[Start Given text]

As an outsider to trials and hunt tests I will take your word that force
training is necessary for a dog who COMPETES but remember, it is not the
dog who is competing, it is you (you the trainer in general). I'm not
singling you out here, dogman. The dog is only there in that artificial
environment because he happened to be acquired at a tender age by an
individual with the desire to compete.

Not that there's anything wrong with that, or force training.

As for winning, that's an area in which I am definitely not an outsider.
I've won more road and track races (running, not Nascar) than I can count,
some with a thousand people or more....And you all will see pictures of me
winning on my new web page, and I have also won 120 straight one on one
basketball games. I am a ZenMaster of winning. Nobody likes to win more
than me except maybe that other Michael in Chicago. And if I did not get
injured without health insurance, I would still be doing it and not
Changing the Muzzle...

DAVID DIKEMAN IF YOU'RE LISTENING
I'M GOING TO KICK YOUR ASS IN VIDEO SALES
AND IF YOU PLAY ROUNDBALL, I'LL SCHOOL YOU THERE TOO, BIYACH!

And when I started off training dogs, I had that desire for perfection
like he does, that desire to impress others with what my dog could do,
that desire to show off. And I still do, but it is tempered now and I
have changed.

I'm only writing this because there are many who will dismiss me as a
fraud when they find out I have never been to a dog show or a dog trial.

[End Given text]
[Start Recorded information]

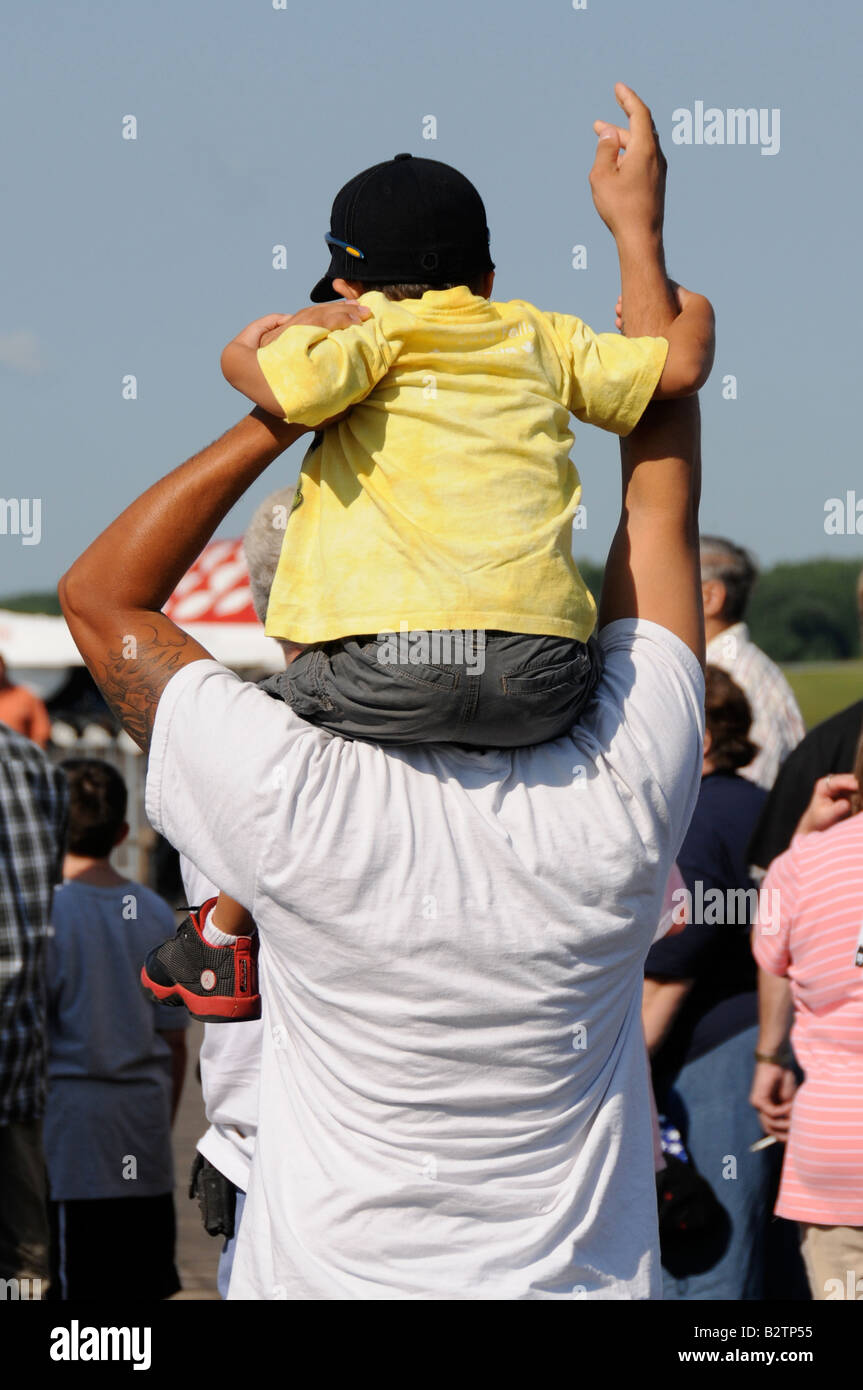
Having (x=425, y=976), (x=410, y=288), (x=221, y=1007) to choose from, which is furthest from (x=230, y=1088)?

[End Recorded information]

Set tasks:
[a] In the dog-training post, how many straight one-on-one basketball games does the writer claim to have won?
[b] Carry on the dog-training post, picking up right after its last sentence.
The listing plays no part in this work.

Task-by-task results:
[a] 120 straight games.

[b]
Could I win a dog obedience trial if I wanted to. Absolutely. I am just
not driven to do so.

Again, I'm NOT criticizing those who are, I just want to clarify where I'm
coming from, after all, it's not everyday someone changes the muzzle of
dog training. But I'm not changing the show world or the trial world, I'm
changing the world of the average person out there who just wants a best
friend or a companion.

My problem with many prominent dog trainers is that they force methods and
ideas that may be necessary in their world, out onto the unsuspecting
public.

What I am driven to do is free the dog as much as possible from the
increasingly draconian, coercive and restrictive mentality that prevails
and is only getting worse. I read a post recently where a trainer said a
dog should NEVER be allowed off leash until it is two years old. I have
my dogs off leash almost from jump street.

I constantly read posts and books where cages are necessary for months and
years, but in my house they are never necessary. I constantly read ideas
such as don't play tug of war with your dog (Callie's favorite pastime in
the world).

The list goes on and I will not drone on here, suffice it to say that the
PATTON METHOD is more the
PATTON MENTALITY of canine liberation.
Its evolution proceeds


--

Michael T.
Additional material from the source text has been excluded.